Upon arriving in Santiago, there was a wild hustle and bustle at the bus station, and I immediately realized that I was in a different environment again and that I needed to sharpen all my senses. I took a taxi to the hostel and upon arrival, I had to gather myself and get used to the new surroundings. This was relatively easy, as a relaxed guy at the reception warmly welcomed me and gave me a lesson in German grammar right away. Cesar from Venezuela has been in Santiago for 7 years and besides Spanish and English, he also speaks German at a high level. Respect for that and for the good start. After I had taken a seat in the courtyard, Cesar played music to my taste and I immediately felt well taken care of. A good start and the beginning of a series of evenings at the hostel with all sorts of interesting characters, music, beer, card games, and sports events on the big screen (yes, the European Championship and Copa America were about to start).
Santiago is quite relaxed, but also a hot spot, at least according to the stories of various locals and travelers. The area around the hostel, Bella Vista - the party district, is said to have a rather dubious reputation after dark: theft, robberies, shootings, and other typical activities of the underworld are apparently not uncommon here. However, I didn't experience any of this during my time in Santiago. Even walking at night and using public transportation, I never felt that any situation could be strange. Of course, there are strange characters everywhere, but in Santiago, I generally felt quite safe.
The city center of Santiago gives a rather tidy impression, and especially the area around Gran Torre Santiago, the tallest building in South America at 300 meters, is very clean and structured. Here, you have the feeling of being in the city center of a European metropolis. The observation deck on the 62nd floor of Gran Torre was not visited, as there are two cheaper and more authentic options to get an overview of the city: Cerro Santa Lucia and Cerro San Cristobal. Both hills were visited, Cerro Santa Lucia being the smaller one and located right in the city center. For free admission, you can admire several fountains and fortifications at a height of 69 meters above the city. The hill has a park-like character and fits in very harmoniously with the surrounding high-rise buildings. A pretty interesting contrast, as you feel like you are in a park between the concrete buildings. The hill was declared a national monument in 1939, and traditionally, a cannon shot from the hill announces noon every day at 12 o'clock.
Cerro Cristobal, on the other hand, is a real colossus with a height of 880 m. Only a 5-minute walk from the hostel, you can take a cable car to the summit for a small fee. I visited the mountain twice: the first time, I was able to enjoy the sunset over the city, but it quickly became dark. So, I wanted to get another view of the city in daylight and float over the slope with the Metrocable. Since there were very few sunny hours in Santiago during my stay, I took advantage of one of the few sunny days to make the climb again afterwards.

Requirement A -> According to the Santiago travel account, in what year was Cerro Santa Lucia declared a national monument?
Requirement B -> Decide whether each statement agrees with the Santiago travel account, answering yes or no and quoting the words that settle it: (i) Cesar comes from Venezuela. (ii) The writer went up to the observation deck on the 62nd floor of Gran Torre. (iii) Visitors must pay to enter Cerro Santa Lucia.
Requirement C -> Pick up the Santiago travel account after its final sentence and keep writing it.
The items after the Santiago travel account are separate material with no link to it.

Provided information ->
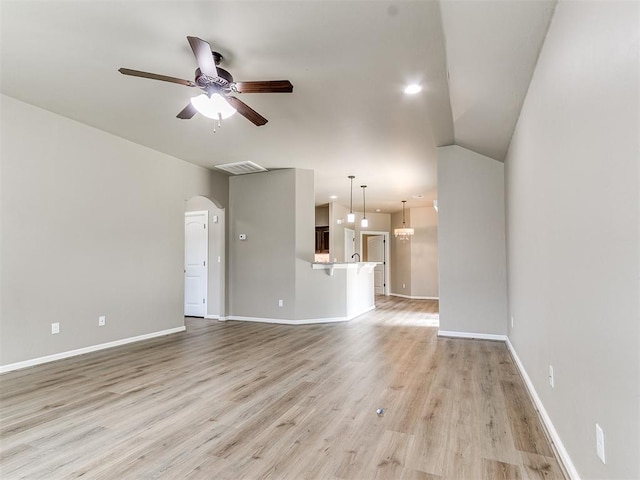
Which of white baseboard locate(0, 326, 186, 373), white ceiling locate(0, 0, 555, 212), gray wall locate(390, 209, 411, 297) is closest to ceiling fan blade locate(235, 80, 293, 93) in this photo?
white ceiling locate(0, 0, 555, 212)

---

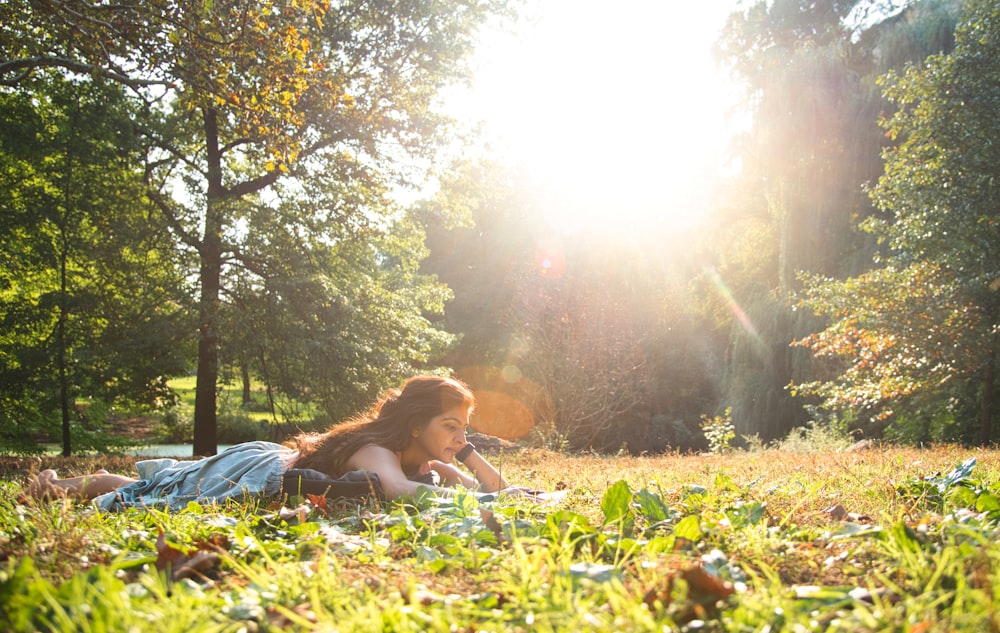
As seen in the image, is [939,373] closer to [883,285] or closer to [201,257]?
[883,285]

Written reply A -> 1939

Written reply B ->
(i) Yes: "Cesar from Venezuela has been in Santiago for 7 years"
(ii) No: "The observation deck on the 62nd floor of Gran Torre was not visited"
(iii) No: "For free admission, you can admire several fountains and fortifications at a height of 69 meters above the city"

Written reply C ->
As the cable car slowly fought its way up the hill, you get a lasting impression of the enormous size of the city with each meter of altitude. It's an impressive sight, this incredibly huge metropolis, the sparkling traffic arteries, and the massive peaks of the Andes in the background. You constantly think that the mountains are so close, partly because you can see details and structures with the naked eye. However, the distance to the snow-covered giants is about 40 to 50 km. The dimensions only become clear when you consider that the city center is at an elevation of about 570 m, while the background mountains reach a height of about 5,000 - 5,500 m. A tremendous difference in altitude over a relatively short distance, which makes the snow-covered peaks appear so close.
Although there are still many museums and some interesting neighborhoods, the city does not offer a wide variety of tourist attractions.
Of course, I also watched football, but getting tickets in Chile turned out to be a real problem. In most cases and at all major clubs, it is impossible to buy a ticket without a Chilean credit card. In addition, you need a Chilean identification number (RUT), which is not easily obtainable for a foreigner who is only temporarily in the country. In plain terms, this means: no ticket without a Chilean contact. Fortunately, during one of my last visits to my friend Toon from Enschede, I got the contact information of Kris. Kris is Chilean, living in Santiago, and he and Toon have been good friends for a few years. So, I contacted Kris before arriving in Santiago, and the issue of ticket procurement for me turned out to be no major problem. Kris even insisted on paying for all the tickets I got. For Colo Colo, the most popular club in the country, we were even invited to the VIP box through connections. Food and drinks were served, and we had the best view of the field and the surrounding mountain peaks. Of course, in a comfortable leather seat. Normally, this is not my preferred area in a stadium, but in this case, it was a really cool experience. Thanks, Kris! And also for the nice evenings, the drinks, the snacks, and everything else. What a cool person. Every attempt on my part to pay for something was vehemently rejected. No chance, but that's just the way it is, and after all, I don't want to complain, although the enormous helpfulness was sometimes a bit uncomfortable for me.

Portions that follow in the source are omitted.